**Short problem**.
Reproduce the items below word for word, every one of them, with the pictures left out.

[Begin Records to process]

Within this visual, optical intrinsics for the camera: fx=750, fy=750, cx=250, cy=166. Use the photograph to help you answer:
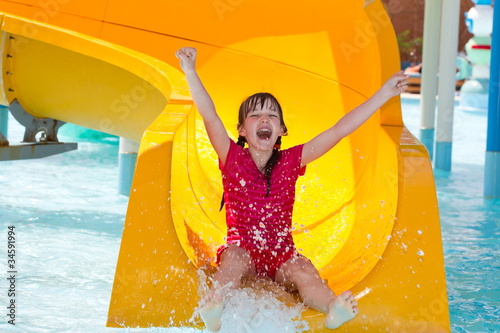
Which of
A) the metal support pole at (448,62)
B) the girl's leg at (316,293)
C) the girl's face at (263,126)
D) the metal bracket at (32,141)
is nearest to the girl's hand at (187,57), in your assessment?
the girl's face at (263,126)

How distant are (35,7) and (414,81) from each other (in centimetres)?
916

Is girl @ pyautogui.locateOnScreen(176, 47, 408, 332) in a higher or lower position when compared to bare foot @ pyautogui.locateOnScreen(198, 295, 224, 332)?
higher

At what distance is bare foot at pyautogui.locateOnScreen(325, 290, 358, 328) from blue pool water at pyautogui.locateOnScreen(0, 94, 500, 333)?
33cm

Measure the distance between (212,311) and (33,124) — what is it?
145cm

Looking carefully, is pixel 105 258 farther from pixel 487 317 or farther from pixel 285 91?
pixel 487 317

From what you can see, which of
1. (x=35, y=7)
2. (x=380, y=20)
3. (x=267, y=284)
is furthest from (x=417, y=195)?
(x=35, y=7)

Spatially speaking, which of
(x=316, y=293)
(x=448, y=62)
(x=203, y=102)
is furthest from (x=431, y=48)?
(x=316, y=293)

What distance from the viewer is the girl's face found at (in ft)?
5.85

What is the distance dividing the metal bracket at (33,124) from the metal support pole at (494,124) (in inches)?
75.6

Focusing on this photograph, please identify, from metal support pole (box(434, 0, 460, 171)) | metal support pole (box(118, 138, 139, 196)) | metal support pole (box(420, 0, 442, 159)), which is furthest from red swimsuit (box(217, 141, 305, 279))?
metal support pole (box(420, 0, 442, 159))

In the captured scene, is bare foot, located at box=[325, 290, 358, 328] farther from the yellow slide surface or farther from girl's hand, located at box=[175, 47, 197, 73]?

[End Records to process]

**Solution to the problem**.
Within this visual, optical intrinsics for the camera: fx=750, fy=750, cx=250, cy=166. Use the photograph to help you answer:
Which of
A) the metal support pole at (448,62)
B) the girl's leg at (316,293)
C) the girl's face at (263,126)
D) the metal bracket at (32,141)
is nearest to the girl's hand at (187,57), in your assessment?
the girl's face at (263,126)

How distant are (35,7) and (414,81) from each other (in centimetres)?
916

Is girl @ pyautogui.locateOnScreen(176, 47, 408, 332) in a higher or lower position when compared to bare foot @ pyautogui.locateOnScreen(198, 295, 224, 332)?
higher

At what distance is bare foot at pyautogui.locateOnScreen(325, 290, 358, 328) from blue pool water at pyautogui.locateOnScreen(0, 94, 500, 333)?
33cm

Measure the distance between (212,311) and (33,124) — what is it?
145cm

Looking carefully, is pixel 105 258 farther from pixel 487 317 or farther from pixel 285 91?
pixel 487 317

From what you can see, which of
1. (x=35, y=7)
2. (x=380, y=20)
3. (x=267, y=284)
is furthest from (x=417, y=195)?
(x=35, y=7)

Spatially speaking, which of
(x=316, y=293)
(x=448, y=62)
(x=203, y=102)
is furthest from (x=431, y=48)?
(x=316, y=293)

What distance from the viewer is the girl's face found at (in ft)?
5.85

What is the distance dividing the metal bracket at (33,124) from the metal support pole at (494,124) (in inches)?
75.6

Focusing on this photograph, please identify, from metal support pole (box(434, 0, 460, 171)) | metal support pole (box(118, 138, 139, 196)) | metal support pole (box(420, 0, 442, 159)), which is furthest from red swimsuit (box(217, 141, 305, 279))?
metal support pole (box(420, 0, 442, 159))

In the captured scene, is bare foot, located at box=[325, 290, 358, 328] farther from the yellow slide surface or farther from girl's hand, located at box=[175, 47, 197, 73]?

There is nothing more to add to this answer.